Form of Retainer Stock Option Agreement under the Chevron Corporation Non-Employee Directors Equity Compensation and Deferral Plan
EX-10.1 2 a06302019ex101-stockop.htm EXHIBIT 10.1 Exhibit
NON-EMPLOYEE DIRECTORS’ EQUITY COMPENSATION AND
[Year] Retainer Option Agreement
Name of Director: [ ]
Please sign below and submit this Agreement.
Chevron Corporation has made the following grant to you, subject to the terms of the Chevron Corporation Non-Employee Directors’ Equity Compensation and Deferral Plan, as amended (the “Directors’ Plan”), and Rules Governing Awards under the Plan, as amended (the “Directors’ Plan Rules”). Both documents are incorporated into this Agreement and copies are available to you on the Chevron Diligent Boards portal or on request.
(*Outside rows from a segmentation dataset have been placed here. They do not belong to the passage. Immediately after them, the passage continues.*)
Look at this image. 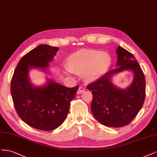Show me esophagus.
Wrapping results in <instances>:
<instances>
[{"instance_id": "1", "label": "esophagus", "mask_w": 157, "mask_h": 157, "mask_svg": "<svg viewBox=\"0 0 157 157\" xmlns=\"http://www.w3.org/2000/svg\"><path fill=\"white\" fill-rule=\"evenodd\" d=\"M85 90V89L84 87H83L82 86H80V87H79L78 91H77V94H82V93H83Z\"/></svg>"}]
</instances>
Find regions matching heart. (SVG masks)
<instances>
[{
    "mask_svg": "<svg viewBox=\"0 0 157 157\" xmlns=\"http://www.w3.org/2000/svg\"><path fill=\"white\" fill-rule=\"evenodd\" d=\"M112 63L111 55L107 52L94 49H82L72 54L69 58V65L65 70L69 74L84 73L89 81L98 79L108 71Z\"/></svg>",
    "mask_w": 157,
    "mask_h": 157,
    "instance_id": "1",
    "label": "heart"
}]
</instances>
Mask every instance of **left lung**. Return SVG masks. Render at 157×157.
I'll use <instances>...</instances> for the list:
<instances>
[{"mask_svg": "<svg viewBox=\"0 0 157 157\" xmlns=\"http://www.w3.org/2000/svg\"><path fill=\"white\" fill-rule=\"evenodd\" d=\"M115 68L87 86L93 96L91 111L100 123L109 127L127 125L141 109L145 97V78L134 55L118 46ZM124 71H132L133 82L122 89L112 82L115 75Z\"/></svg>", "mask_w": 157, "mask_h": 157, "instance_id": "8db88e82", "label": "left lung"}]
</instances>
By signing this Agreement and accepting this grant, you are agreeing to all the terms and conditions of the Directors’ Plan and the Directors’ Plan Rules.
The Exercise Price is $[ ] (1) per share, which is the Fair Market Value of the Shares subject to this Retainer Option on the Date of Grant.
The number of Shares subject to this Retainer Option is [ ] Shares, subject to adjustment as provided in Section X of the Directors’ Plan.
This Retainer Option is a nonstatutory stock option.
This Retainer Option vests as follows: [ ] percent on [ ], and the remaining [ ] percent on the earlier of the last day of the Annual Compensation Cycle to which the Grant relates or [ ].
This Retainer Option becomes exercisable on [ ].
This Retainer Option is transferable as provided in Section VI of the Directors’ Plan and Section VII of the Directors’ Plan Rules.
This Retainer Option will expire ten years from the Date of Grant, or such earlier date as it expires or is forfeited pursuant to Section III of the Directors’ Plan Rules.
(1) The Exercise Price is the closing price of Chevron Corporation common stock on [ ].
IN WITNESS WHEREOF, the Director has executed this Agreement on the day and year indicated below.